Why Policy text classifier

Our Policy Text Classifier is designed to take the headache out of third-policy compliance. It employs cutting-edge AI techniques to classify policy docuents, making compliance management easier and more efficient than even before. Here are the key services it provides

1.Actionable Sentences: Imagine having the ability to pinpoint the exact sentences in a policy document that requires your attention. Our Policy Text Classifier does just that. It automatically identifies and highlights the sentences that hold actionable information, saving you time and effort.

   

2. Similar Sentences (via Embeddings): Sometimes, policy documents overlap in content or intent. Our Policy Text Classifier calculates the similarity of text paragraphs or sentences, aligning them with other documents. This feature helps you identify commonalities and potential conflicts across policies, allowing for more informed decision-making.

  

3. Summarization: Long and convoluted policy documents can be overwhelming. Our classifier utilizes machine learning to summarize policy documents into a concise paragraph. This summarization feature provides a quick and clear overview of the document’s key points, saving you valuable time.

  

 

KYDs approach for policy text classifier

We at KYD recommend using Markdown and a Versioning repository (in our case GitHub). All these questions can be answered with these tools.

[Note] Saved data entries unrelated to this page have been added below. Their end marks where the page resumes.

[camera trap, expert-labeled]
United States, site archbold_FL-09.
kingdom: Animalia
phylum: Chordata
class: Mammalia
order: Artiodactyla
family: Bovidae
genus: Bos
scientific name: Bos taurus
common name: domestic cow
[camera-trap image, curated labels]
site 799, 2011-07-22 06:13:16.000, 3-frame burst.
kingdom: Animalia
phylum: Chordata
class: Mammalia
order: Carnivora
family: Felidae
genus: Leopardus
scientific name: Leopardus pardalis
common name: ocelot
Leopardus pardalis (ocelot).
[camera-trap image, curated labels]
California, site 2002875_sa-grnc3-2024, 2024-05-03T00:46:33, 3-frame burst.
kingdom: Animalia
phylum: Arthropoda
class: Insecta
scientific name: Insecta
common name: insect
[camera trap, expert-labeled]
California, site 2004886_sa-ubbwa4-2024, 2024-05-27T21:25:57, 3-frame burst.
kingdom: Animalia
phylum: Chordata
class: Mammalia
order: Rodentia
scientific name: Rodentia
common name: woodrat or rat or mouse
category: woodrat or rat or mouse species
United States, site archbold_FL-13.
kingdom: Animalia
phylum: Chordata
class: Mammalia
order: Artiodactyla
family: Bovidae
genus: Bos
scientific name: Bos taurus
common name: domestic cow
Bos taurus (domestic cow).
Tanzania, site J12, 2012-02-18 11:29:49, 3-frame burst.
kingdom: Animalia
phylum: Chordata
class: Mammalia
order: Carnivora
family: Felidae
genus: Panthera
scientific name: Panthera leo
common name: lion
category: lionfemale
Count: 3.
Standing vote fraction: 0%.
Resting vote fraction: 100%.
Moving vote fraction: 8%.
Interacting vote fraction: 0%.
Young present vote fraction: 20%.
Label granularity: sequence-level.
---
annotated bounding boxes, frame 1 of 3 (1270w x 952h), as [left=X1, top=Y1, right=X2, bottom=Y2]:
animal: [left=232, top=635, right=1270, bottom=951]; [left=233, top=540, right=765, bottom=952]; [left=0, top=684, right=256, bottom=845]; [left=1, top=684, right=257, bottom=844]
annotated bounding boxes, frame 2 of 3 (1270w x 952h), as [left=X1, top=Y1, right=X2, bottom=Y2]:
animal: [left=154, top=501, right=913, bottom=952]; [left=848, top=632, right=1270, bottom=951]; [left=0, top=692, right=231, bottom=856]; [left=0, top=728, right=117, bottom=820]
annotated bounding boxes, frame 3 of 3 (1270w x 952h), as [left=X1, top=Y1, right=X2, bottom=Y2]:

For those  who are in the Data Engineering and Data Science space you will know most of your time is spent data wrangling. So to minimize this effort we curate and clean the content up front without compromising the editing process.  

The resulting policy content is stored in a version controlled repository (in our case GitHub). This lends itself to a number of benefits that are highly beneficial. 

  1. Multiple Authors can concurrently work on the same policy
  2. Authors can keep multiple versions (e.g. 1.5 and the new 2.0) documents in the same platform without requiring ‘shared drives’. Additionally where applicable any changes can be automatically applied to both. (note this is a more advanced technique) 
  3. Changes need to be reviewed and approved by someone other than the author 
  4. Every change is tracked back to who did the work, when they did it and most importantly why they did it.
  5. All documents can go through a ‘release’ process, with tracked authorizations and immutable versions for tracking.